Stated exercise A:
Reproduce the section of the Chamba poverty study between "Authors: Ajay Sood" and "beyond income-based analysis.", inclusive, swapping each "Himachal Pradesh" for "HP".

Source document:
§

Authors: Ajay Sood and Ritesh Singh | EPW Vol. 61, No. 13, March 28, 2026
A field-based study of Chamba district in Himachal Pradesh — one of India’s most backward hill districts — finds that caste remains the dominant structural barrier to poverty reduction, irrespective of access to government welfare schemes. The study applies the Multidimensional Poverty Index (MPI) framework developed by OPHI and UNDP to go beyond income-based analysis.
Study Site: Chamba District
- Located in the northern tip of Himachal Pradesh; shares borders with Jammu & Kashmir and Ladakh
- HDI rank: Lowest among H.P.'s 12 districts
- Population composition: significant SC, ST (Gaddis, Gujjars), OBC communities
- Economy: subsistence agriculture, animal husbandry, limited formal employment
- Infrastructure gaps: limited road connectivity, sparse health infrastructure, low secondary school enrolment
Key Findings: Caste and MPI Outcomes
| Indicator | General Category HHs | SC/ST/OBC HHs |
|---|---|---|
| Monthly per capita income | Significantly higher | Lower by 35-45% |
| Consumption expenditure | Better | Notably lower |
| Pucca housing | More common | Less common; kutcha prevalent |
| Secondary education completion | Higher | Lower; dropout rates elevated |
| Health insurance coverage | Better | Scheme coverage inconsistent |
| Access to clean cooking fuel | Higher | Lower; biomass dependence |
| Sanitation facility | Better | Government schemes help but gaps persist |
Core finding: Even after controlling for location and occupation, general caste households score significantly better on MPI sub-dimensions than SC/ST/OBC households — indicating caste as an independent structural variable, not merely correlated with income.
The Multidimensional Poverty Index (MPI) Framework
The MPI, developed by Oxford Poverty and Human Development Initiative (OPHI) in partnership with UNDP, measures poverty across three dimensions and ten indicators:
| Dimension | Indicators |
|---|---|
| Education | Years of schooling; school attendance |
| Health | Child mortality; nutrition |
| Living Standards | Cooking fuel; sanitation; drinking water; electricity; housing; assets |
A household is MPI-poor if it is deprived in at least one-third of the weighted indicators.
India’s National MPI progress:
- 415 million people escaped multidimensional poverty between 2005-06 and 2019-21 (Niti Aayog / OPHI data)
- India’s MPI value fell from 0.283 (2005-06) to 0.069 (2019-21)

§

Excerpted data:

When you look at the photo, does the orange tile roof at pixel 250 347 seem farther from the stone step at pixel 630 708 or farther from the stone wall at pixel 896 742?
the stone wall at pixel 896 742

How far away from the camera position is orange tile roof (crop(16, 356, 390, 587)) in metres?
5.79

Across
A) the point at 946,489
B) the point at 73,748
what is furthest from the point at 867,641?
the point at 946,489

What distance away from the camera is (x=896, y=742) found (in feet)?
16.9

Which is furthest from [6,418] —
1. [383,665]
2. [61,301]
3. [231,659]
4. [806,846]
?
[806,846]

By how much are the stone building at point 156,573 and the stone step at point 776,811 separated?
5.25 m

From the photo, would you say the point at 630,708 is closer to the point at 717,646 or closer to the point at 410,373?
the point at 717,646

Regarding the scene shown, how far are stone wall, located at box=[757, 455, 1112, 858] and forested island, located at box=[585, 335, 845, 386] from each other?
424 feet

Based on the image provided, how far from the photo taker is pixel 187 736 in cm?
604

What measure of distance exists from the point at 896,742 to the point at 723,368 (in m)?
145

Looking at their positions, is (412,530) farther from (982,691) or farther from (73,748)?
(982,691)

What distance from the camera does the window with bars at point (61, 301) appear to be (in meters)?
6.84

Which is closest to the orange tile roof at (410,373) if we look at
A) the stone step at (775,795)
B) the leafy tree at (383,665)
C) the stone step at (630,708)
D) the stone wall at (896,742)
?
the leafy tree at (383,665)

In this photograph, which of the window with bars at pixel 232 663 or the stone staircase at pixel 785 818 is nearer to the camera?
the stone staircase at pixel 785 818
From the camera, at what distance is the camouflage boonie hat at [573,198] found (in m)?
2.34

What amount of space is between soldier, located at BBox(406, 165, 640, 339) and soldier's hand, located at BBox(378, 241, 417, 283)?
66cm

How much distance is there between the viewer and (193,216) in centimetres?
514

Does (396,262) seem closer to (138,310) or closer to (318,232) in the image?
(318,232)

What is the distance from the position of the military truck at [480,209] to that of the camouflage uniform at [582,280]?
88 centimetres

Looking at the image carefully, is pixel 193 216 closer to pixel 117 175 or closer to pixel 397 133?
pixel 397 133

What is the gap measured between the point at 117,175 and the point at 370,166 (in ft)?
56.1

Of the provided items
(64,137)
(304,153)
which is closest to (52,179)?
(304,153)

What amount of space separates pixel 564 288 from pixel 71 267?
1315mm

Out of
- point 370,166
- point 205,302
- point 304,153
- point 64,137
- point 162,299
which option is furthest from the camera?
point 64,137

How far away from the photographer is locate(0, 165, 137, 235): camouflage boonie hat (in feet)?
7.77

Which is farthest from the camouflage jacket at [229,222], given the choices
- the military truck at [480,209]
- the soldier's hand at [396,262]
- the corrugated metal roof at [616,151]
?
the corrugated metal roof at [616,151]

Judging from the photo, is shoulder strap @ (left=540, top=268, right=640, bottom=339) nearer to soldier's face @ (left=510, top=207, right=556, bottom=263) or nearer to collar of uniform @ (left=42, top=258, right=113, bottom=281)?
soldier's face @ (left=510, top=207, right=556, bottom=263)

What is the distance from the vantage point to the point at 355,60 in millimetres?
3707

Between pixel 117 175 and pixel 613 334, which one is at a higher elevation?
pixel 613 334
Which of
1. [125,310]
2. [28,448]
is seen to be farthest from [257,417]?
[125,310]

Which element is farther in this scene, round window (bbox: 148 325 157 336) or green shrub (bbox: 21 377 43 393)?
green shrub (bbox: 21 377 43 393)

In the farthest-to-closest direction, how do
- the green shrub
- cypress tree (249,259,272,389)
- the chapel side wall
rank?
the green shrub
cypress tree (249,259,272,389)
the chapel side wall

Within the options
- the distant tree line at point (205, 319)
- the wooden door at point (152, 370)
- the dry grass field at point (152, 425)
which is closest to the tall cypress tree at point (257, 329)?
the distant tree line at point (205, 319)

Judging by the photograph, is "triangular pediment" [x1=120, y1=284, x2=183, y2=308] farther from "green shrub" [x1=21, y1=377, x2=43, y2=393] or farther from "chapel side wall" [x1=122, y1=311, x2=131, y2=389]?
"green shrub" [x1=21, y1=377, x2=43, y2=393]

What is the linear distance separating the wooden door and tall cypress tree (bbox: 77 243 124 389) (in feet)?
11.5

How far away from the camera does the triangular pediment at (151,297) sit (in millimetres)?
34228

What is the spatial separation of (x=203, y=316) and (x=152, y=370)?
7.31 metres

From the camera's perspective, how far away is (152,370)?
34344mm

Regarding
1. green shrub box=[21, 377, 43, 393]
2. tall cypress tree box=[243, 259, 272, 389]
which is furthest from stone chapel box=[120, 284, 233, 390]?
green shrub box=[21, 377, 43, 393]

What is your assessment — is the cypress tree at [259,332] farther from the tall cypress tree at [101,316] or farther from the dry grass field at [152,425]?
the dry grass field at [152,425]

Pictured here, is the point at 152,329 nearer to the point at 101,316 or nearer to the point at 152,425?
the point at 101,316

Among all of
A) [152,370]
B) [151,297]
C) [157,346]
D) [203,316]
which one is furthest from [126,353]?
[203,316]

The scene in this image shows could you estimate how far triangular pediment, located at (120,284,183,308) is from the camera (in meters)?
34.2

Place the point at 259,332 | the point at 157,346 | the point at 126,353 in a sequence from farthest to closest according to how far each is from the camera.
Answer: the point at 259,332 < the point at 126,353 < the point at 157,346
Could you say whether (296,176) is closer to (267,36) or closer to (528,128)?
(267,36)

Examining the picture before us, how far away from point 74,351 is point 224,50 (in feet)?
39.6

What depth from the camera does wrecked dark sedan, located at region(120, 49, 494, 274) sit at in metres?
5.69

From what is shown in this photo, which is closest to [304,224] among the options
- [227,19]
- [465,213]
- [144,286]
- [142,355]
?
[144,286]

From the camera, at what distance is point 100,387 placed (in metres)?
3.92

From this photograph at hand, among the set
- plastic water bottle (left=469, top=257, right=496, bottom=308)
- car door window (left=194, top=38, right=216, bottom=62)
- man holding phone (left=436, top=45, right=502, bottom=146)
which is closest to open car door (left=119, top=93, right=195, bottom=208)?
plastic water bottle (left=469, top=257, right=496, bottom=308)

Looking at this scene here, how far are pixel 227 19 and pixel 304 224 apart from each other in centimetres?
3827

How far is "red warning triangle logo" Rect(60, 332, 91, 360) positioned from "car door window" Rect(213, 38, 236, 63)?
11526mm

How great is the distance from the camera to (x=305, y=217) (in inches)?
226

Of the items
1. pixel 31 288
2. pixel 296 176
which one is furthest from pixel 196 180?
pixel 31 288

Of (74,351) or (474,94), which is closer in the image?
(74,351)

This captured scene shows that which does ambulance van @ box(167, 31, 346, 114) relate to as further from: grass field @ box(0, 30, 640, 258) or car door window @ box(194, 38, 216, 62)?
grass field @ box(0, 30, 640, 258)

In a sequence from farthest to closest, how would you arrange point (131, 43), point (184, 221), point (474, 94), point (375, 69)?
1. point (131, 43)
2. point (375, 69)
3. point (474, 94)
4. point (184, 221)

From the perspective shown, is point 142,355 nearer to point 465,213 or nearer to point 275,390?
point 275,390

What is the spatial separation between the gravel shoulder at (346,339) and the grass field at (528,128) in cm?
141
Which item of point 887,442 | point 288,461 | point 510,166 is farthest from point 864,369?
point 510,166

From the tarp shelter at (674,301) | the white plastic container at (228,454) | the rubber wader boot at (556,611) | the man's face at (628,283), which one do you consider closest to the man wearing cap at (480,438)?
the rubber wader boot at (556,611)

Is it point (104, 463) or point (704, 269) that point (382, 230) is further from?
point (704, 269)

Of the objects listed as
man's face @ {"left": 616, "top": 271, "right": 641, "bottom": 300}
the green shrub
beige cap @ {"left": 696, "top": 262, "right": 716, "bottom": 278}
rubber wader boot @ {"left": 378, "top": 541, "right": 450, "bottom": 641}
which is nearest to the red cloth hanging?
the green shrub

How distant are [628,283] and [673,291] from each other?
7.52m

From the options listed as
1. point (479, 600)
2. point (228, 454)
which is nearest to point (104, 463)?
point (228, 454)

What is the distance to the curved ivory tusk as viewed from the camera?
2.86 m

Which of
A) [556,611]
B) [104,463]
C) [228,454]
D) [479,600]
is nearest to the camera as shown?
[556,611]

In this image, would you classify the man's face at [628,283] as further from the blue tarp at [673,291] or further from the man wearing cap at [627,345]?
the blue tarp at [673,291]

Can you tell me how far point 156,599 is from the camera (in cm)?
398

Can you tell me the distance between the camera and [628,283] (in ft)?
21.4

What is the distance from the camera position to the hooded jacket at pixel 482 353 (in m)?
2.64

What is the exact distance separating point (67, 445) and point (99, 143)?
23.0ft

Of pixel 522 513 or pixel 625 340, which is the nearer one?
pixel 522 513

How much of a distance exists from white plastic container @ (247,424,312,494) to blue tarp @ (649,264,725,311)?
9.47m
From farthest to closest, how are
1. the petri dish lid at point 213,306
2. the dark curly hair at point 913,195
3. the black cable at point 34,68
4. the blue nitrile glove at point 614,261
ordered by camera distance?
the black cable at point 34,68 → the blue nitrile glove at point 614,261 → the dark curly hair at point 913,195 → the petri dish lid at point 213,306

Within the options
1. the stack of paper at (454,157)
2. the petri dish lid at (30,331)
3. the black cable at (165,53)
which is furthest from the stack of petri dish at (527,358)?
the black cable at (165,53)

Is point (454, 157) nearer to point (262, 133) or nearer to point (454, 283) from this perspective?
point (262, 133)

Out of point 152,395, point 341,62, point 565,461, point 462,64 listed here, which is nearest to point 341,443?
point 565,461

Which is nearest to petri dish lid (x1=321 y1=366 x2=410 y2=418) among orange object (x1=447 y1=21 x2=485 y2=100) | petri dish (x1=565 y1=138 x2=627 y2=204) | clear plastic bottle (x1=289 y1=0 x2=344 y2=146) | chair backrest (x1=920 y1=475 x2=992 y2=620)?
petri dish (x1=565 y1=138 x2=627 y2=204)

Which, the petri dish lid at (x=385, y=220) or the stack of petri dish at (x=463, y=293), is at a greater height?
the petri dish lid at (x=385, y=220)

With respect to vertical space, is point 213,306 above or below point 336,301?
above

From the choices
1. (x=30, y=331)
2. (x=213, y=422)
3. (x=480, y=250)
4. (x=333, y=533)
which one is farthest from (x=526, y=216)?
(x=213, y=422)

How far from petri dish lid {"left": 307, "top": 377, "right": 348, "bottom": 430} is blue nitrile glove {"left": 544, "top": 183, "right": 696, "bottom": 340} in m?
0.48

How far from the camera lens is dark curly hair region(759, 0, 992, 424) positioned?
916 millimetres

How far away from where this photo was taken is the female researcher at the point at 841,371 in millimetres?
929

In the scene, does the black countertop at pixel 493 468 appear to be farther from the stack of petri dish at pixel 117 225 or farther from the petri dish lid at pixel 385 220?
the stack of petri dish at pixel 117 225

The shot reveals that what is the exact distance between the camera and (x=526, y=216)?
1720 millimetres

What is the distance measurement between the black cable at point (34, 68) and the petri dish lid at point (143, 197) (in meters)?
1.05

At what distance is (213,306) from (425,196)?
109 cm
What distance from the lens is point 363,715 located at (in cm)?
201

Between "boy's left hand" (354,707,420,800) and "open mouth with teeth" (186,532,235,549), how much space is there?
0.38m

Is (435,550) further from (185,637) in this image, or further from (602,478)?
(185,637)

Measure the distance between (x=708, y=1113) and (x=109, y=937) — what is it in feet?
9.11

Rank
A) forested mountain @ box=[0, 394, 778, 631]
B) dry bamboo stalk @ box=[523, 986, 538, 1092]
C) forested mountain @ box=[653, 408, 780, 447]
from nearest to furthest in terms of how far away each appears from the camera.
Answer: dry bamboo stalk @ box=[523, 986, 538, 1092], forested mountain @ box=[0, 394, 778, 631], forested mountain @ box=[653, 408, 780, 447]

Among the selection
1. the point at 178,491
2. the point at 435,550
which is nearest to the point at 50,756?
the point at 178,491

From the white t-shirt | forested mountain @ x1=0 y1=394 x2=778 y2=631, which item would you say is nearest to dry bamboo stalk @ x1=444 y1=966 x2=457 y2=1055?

§

Stated exercise B:
Arrange the records between the lines holding "How far away from where" and "1720 millimetres", inclusive, into a Markdown table with the columns Row and Line, numbering each line and omitting blank lines.

Written solution A:
Authors: Ajay Sood and Ritesh Singh | EPW Vol. 61, No. 13, March 28, 2026
A field-based study of Chamba district in HP — one of India’s most backward hill districts — finds that caste remains the dominant structural barrier to poverty reduction, irrespective of access to government welfare schemes. The study applies the Multidimensional Poverty Index (MPI) framework developed by OPHI and UNDP to go beyond income-based analysis.

Written solution B:
| Row | Line |
|---|---|
| 1 | How far away from where this photo was taken is the female researcher at the point at 841,371 in millimetres? |
| 2 | 929 |
| 3 | In the scene, does the black countertop at pixel 493 468 appear to be farther from the stack of petri dish at pixel 117 225 or farther from the petri dish lid at pixel 385 220? |
| 4 | the stack of petri dish at pixel 117 225 |
| 5 | The shot reveals that what is the exact distance between the camera and (x=526, y=216)? |
| 6 | 1720 millimetres |